Stuttgart - Der Verein Haus & Grund und der Mieterverein fordern die Stadtverwaltung auf, mehr für den Wohnungsbau zu unternehmen. Die Zielvorgabe von OB Fritz Kuhn (Grüne) von jährlich 1800 Wohnungen sei zu niedrig. Die Stadt kontert mit dem Verweis auf nachhaltigen „Wohnungsbau mit Maß“. Das Problem ließe sich nur innerhalb der Region lösen.

 

Die Vereine monieren, die Verwaltung habe ihre Zielvorgabe bisher nicht überprüft. Um ihrer Forderung nach einer Bedarfsanalyse Nachdruck zu verleihen, haben sie eine Expertise bei Michael Voigtländer vom Kompetenzfeld Finanz- und Immobilienmärkte im Institut der deutschen Wirtschaft Köln in Auftrag gegeben. Er weist darauf hin, dass die Bevölkerungszahl in Deutschland durch eine starke Migration – nicht nur Flüchtlinge kommen, sondern auch Arbeitskräfte aus Ost- und Südeuropa – um zwei Millionen höher liegt als prognostiziert. Diese Menschen zögen in die Ballungsräume. Die Einwohnerzahl von Stuttgart für 2015 sei mit 623 738 um 1,5 Prozent höher als prognostiziert. Im ersten Halbjahr 2017 sei die Bevölkerung um 515 Personen gestiegen. Dies sei eine Reaktion auf das mangelnde Angebot, gerade deutsche Haushalte suchten nach günstigeren Alternativen. Voigtländer fordert eine geringere Grunderwerbsteuer und eine Dynamisierung des Wohngelds. Zudem müssten Großstädte in die Höhe und die Breite wachsen.

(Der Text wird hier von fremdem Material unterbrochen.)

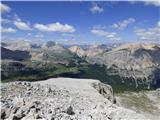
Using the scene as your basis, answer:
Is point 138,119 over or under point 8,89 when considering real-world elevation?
under

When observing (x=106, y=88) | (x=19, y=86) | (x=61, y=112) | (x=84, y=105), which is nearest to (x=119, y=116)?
(x=84, y=105)

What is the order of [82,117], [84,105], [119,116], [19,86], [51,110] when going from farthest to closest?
[19,86], [84,105], [119,116], [82,117], [51,110]

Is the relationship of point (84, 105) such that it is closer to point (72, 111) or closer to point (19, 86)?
point (72, 111)

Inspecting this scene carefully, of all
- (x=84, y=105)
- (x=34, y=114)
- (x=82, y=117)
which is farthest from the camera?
(x=84, y=105)

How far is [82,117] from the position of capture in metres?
36.6

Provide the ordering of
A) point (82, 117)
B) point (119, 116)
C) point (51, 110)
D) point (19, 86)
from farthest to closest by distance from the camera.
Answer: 1. point (19, 86)
2. point (119, 116)
3. point (82, 117)
4. point (51, 110)

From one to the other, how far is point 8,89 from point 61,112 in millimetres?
16144

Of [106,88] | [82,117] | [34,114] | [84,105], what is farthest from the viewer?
[106,88]

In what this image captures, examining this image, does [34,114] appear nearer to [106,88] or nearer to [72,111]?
[72,111]

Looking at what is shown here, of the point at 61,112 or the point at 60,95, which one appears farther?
the point at 60,95

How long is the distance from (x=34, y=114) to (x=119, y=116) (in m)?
15.6

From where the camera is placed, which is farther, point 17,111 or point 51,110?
point 51,110

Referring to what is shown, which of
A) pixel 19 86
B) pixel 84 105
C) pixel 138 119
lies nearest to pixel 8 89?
pixel 19 86

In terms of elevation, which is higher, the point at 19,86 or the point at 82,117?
the point at 19,86
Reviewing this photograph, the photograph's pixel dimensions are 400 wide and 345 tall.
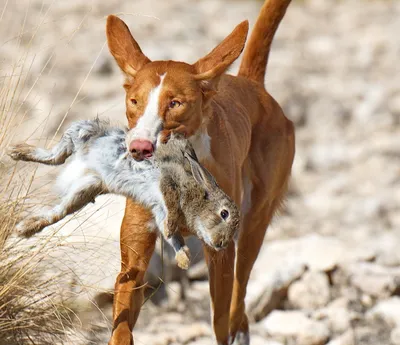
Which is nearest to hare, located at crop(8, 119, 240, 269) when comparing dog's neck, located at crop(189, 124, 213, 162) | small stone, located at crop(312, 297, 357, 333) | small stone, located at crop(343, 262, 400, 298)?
dog's neck, located at crop(189, 124, 213, 162)

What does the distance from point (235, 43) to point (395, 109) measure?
7.92 m

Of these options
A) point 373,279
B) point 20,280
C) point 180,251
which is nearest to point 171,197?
point 180,251

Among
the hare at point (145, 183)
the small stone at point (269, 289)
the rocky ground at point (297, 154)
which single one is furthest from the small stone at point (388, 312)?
the hare at point (145, 183)

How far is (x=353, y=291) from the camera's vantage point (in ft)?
26.5

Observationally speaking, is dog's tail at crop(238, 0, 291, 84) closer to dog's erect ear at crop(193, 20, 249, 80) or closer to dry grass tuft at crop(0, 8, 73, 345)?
dog's erect ear at crop(193, 20, 249, 80)

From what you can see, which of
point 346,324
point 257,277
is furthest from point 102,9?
point 346,324

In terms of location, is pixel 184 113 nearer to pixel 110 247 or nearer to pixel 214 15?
pixel 110 247

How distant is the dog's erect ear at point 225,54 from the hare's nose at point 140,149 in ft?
2.59

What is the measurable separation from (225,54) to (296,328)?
259cm

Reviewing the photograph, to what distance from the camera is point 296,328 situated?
729cm

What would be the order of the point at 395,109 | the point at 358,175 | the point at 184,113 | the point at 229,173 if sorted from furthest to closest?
the point at 395,109
the point at 358,175
the point at 229,173
the point at 184,113

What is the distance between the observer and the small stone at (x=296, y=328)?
714cm

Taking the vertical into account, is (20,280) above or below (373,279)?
below

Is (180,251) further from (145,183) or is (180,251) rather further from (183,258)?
(145,183)
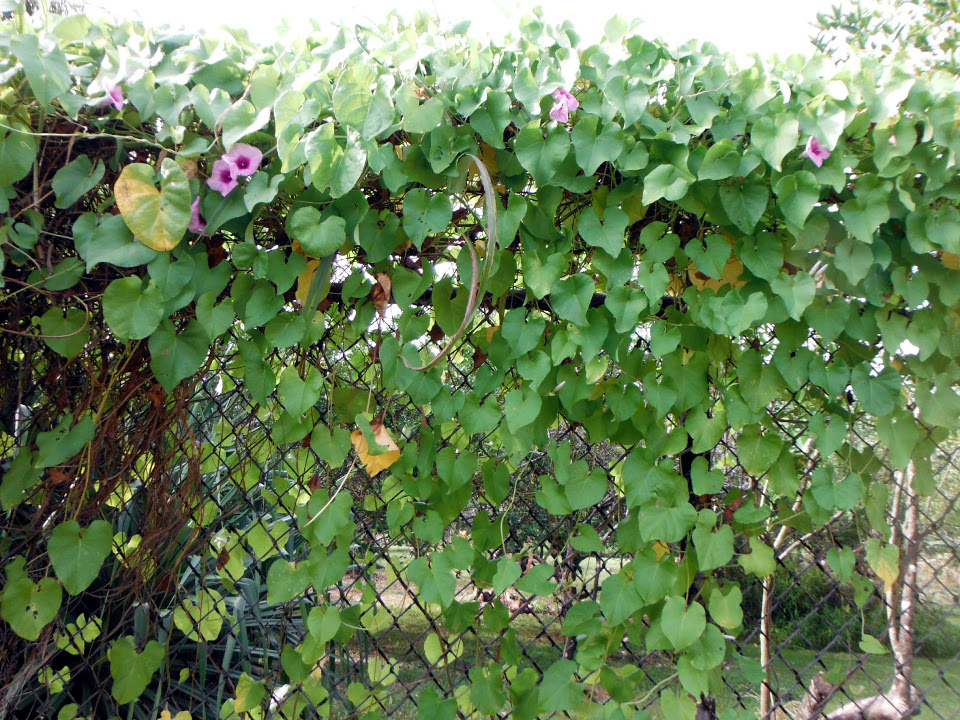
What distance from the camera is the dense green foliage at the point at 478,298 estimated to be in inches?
38.9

Gutachter sieht einen Bedarf von mehr als 5000 Neubauwohnungen

Er kommt zum Ergebnis, dass in Stuttgart pro Jahr nicht nur 1800 Wohnungen gebaut werden müssten, sondern 5167 (bis 2020); davon resultieren 2690 aus dem natürlichen Bedarf, 812 müssten nachgeholt werden, weil 2015 und 2016 rund 6000 Wohnungen zu wenig gebaut worden seien; 1184 sind für Flüchtlinge nötig und 581 decken den Verlust von Wohnraum. Eklatant sei der Mangel bei Zwei- und Dreizimmerwohnungen. Hier sei der Bedarf zwischen 2011 und 2015 nur zu 33 beziehungsweise 28 Prozent gedeckt worden. Bis 2020 müssten 1140 Zwei- und 1616 Dreizimmerwohnungen gebaut werden sowie 1208 Einheiten mit mindestens fünf Räumen.

„Wir sehen uns in unseren Mahnungen mehr als bestätigt“, sagt der Vorsitzende von Haus & Grund, Stuttgarts ehemaliger Erster Bürgermeister Klaus Lang. Die Bautätigkeit decke nicht den Bedarf. Der Mietervereinsvorsitzende Rolf Gaßmann sagte, seit 2000 habe der Mieterverein vor einer Zuspitzung der Verhältnisse gewarnt. Nicht der demografische Wandel, sondern die wirtschaftliche Entwicklung sorge für den Zuzug. Jährlich gingen 2000 Stuttgarter in den Ruhestand. Diese Lücken füllten Zuzügler.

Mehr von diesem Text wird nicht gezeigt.